◆ Exercise aim
Set down, word for word, the passage of the email below that begins at "[Dialogue] Killing Wilbur's" and stops after "retreat in California.".

◆ Document segment
- - -

[Dialogue] Killing Wilbur's Abstractions.

coevolutionacademy at juno.com coevolutionacademy at juno.com
Tue Feb 28 11:42:10 EST 2012


Hello Darrell - I don't know you but I'm a friend of Cindy Wigglesworth. Do you know her? I met her when I lived in Texas. (I live in the mountains of North Carolina now close to Asheville.) In fact synchronistically I just sent her an email. Actually David McClesky and Pat Webb introduced me to her. They met her at a Thich Nhat Hahn retreat in California.

I've been really wanting to go to Phoenix, I lived there in the house with Mark and Jean Poole in 1975-1976 before being assigned to Majuro.I had a permeation assignment working as a community worker in the barrio - loved my job there! I set up a huge Town Meeting in the community with 28 sponsoring organizations. It was a full day event and we had wonderful ballet folklorico and also incredible gospel singing. McDonalds donated 400 hamburgers! Sweet memories. It was pretty awesome.

- - -

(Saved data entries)
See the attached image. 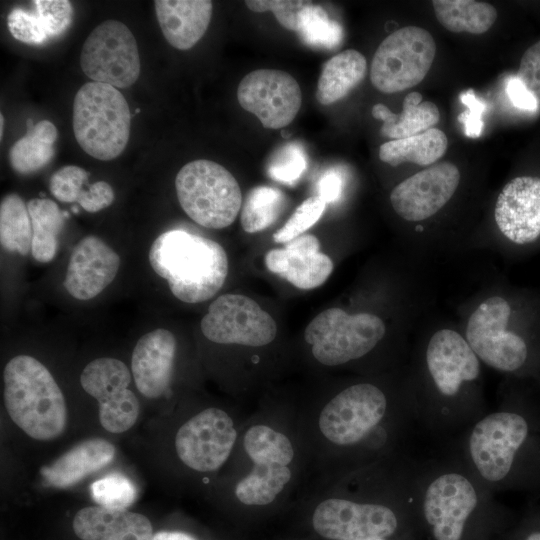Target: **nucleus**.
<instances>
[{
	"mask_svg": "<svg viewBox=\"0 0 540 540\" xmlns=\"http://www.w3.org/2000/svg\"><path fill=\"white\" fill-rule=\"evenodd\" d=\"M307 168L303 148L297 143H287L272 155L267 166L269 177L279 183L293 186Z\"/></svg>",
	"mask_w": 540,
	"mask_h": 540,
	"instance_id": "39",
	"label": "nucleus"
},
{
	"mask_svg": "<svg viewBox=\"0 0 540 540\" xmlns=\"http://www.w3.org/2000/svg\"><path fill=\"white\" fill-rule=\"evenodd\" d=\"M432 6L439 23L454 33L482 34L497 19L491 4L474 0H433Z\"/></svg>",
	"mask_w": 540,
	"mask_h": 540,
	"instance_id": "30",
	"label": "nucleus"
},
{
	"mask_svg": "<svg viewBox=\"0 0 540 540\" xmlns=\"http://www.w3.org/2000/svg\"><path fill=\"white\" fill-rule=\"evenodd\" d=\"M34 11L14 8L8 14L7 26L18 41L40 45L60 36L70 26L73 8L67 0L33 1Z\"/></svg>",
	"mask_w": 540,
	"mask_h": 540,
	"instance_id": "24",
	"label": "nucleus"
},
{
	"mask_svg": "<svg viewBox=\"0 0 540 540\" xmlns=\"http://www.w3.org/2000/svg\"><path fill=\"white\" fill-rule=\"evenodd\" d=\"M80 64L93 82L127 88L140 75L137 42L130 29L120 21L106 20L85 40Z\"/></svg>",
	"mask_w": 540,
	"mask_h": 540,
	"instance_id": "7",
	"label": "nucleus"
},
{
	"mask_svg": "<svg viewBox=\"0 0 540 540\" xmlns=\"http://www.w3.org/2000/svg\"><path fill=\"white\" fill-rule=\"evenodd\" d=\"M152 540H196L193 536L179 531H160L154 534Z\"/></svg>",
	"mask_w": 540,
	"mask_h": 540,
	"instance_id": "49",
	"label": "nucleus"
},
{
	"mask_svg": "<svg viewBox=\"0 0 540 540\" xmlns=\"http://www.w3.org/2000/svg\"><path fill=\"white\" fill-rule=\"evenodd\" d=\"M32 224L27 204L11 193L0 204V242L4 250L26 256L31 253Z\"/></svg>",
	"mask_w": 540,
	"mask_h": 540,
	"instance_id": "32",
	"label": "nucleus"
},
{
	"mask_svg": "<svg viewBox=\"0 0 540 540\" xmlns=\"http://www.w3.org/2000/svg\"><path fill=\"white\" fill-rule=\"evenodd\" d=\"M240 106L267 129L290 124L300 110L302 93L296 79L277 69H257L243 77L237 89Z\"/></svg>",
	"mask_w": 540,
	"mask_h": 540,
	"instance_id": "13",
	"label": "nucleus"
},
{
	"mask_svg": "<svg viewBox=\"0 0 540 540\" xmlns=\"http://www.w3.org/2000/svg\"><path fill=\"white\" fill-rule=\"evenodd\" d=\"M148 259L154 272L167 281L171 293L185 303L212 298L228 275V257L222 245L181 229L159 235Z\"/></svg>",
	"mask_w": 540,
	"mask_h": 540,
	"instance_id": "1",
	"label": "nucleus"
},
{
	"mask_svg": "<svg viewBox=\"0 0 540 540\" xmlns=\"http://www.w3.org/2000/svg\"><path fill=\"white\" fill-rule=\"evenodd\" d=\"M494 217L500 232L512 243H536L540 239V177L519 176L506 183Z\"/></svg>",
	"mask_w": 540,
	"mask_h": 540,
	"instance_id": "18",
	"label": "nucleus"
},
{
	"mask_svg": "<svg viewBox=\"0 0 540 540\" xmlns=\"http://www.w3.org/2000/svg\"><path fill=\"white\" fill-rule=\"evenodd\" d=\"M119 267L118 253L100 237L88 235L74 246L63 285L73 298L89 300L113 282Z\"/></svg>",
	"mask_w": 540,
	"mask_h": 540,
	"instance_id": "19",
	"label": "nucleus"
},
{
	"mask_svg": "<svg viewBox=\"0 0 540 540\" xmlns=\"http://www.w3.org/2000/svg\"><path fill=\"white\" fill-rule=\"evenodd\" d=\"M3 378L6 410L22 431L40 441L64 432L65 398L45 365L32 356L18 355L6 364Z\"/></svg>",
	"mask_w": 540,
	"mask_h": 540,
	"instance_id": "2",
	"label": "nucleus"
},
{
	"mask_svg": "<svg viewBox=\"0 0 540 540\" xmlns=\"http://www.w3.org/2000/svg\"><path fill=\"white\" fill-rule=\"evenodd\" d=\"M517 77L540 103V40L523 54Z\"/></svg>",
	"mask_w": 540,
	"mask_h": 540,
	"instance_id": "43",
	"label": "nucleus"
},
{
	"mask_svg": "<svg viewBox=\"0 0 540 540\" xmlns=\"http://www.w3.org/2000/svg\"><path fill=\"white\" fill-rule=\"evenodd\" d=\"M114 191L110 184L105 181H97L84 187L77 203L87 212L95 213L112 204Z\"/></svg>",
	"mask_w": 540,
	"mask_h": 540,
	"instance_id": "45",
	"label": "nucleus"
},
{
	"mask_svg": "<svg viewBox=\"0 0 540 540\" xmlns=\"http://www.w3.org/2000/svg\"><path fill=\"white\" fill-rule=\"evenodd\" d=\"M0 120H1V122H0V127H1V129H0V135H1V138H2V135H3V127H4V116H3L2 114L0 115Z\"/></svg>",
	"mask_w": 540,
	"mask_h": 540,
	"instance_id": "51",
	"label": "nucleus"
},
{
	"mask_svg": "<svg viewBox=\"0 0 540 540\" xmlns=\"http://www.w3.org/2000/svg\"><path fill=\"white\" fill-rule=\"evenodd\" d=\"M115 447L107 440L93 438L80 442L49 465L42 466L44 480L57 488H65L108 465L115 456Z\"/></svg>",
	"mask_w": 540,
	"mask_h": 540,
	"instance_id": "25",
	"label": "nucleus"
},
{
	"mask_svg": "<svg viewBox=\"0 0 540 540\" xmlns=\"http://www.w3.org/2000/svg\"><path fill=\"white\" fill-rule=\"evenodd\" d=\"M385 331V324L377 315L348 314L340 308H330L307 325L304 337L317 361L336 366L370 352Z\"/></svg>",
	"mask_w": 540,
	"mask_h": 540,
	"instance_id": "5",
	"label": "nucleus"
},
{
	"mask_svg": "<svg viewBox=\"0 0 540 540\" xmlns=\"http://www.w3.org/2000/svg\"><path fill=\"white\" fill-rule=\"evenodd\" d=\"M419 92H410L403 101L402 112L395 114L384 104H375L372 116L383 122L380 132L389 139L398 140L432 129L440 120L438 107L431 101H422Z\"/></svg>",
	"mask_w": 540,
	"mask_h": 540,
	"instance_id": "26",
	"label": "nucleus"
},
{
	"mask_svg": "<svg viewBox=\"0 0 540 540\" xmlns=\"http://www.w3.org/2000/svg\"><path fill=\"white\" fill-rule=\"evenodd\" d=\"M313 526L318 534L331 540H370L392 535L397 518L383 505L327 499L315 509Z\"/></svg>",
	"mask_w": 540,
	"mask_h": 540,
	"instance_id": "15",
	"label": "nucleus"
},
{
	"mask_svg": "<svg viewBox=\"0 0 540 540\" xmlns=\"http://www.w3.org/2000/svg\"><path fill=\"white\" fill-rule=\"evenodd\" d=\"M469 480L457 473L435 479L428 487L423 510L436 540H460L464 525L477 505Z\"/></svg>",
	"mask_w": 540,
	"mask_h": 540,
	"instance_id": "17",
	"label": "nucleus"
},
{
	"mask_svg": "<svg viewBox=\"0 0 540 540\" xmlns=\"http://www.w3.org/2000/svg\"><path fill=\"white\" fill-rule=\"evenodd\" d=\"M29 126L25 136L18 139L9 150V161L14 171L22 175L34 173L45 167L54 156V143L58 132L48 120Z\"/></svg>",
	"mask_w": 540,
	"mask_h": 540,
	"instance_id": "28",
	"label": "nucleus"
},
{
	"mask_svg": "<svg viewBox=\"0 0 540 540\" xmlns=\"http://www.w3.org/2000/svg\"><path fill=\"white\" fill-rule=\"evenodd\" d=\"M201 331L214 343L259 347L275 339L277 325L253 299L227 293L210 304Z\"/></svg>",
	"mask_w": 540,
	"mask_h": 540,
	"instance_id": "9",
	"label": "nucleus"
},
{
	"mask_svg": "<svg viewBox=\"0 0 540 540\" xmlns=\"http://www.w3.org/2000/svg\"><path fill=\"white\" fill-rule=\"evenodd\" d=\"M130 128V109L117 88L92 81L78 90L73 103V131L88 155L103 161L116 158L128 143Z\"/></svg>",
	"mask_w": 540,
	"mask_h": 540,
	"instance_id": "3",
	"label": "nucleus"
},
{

- - -

◆ Output for this task
[Dialogue] Killing Wilbur's Abstractions.

coevolutionacademy at juno.com coevolutionacademy at juno.com
Tue Feb 28 11:42:10 EST 2012


Hello Darrell - I don't know you but I'm a friend of Cindy Wigglesworth. Do you know her? I met her when I lived in Texas. (I live in the mountains of North Carolina now close to Asheville.) In fact synchronistically I just sent her an email. Actually David McClesky and Pat Webb introduced me to her. They met her at a Thich Nhat Hahn retreat in California.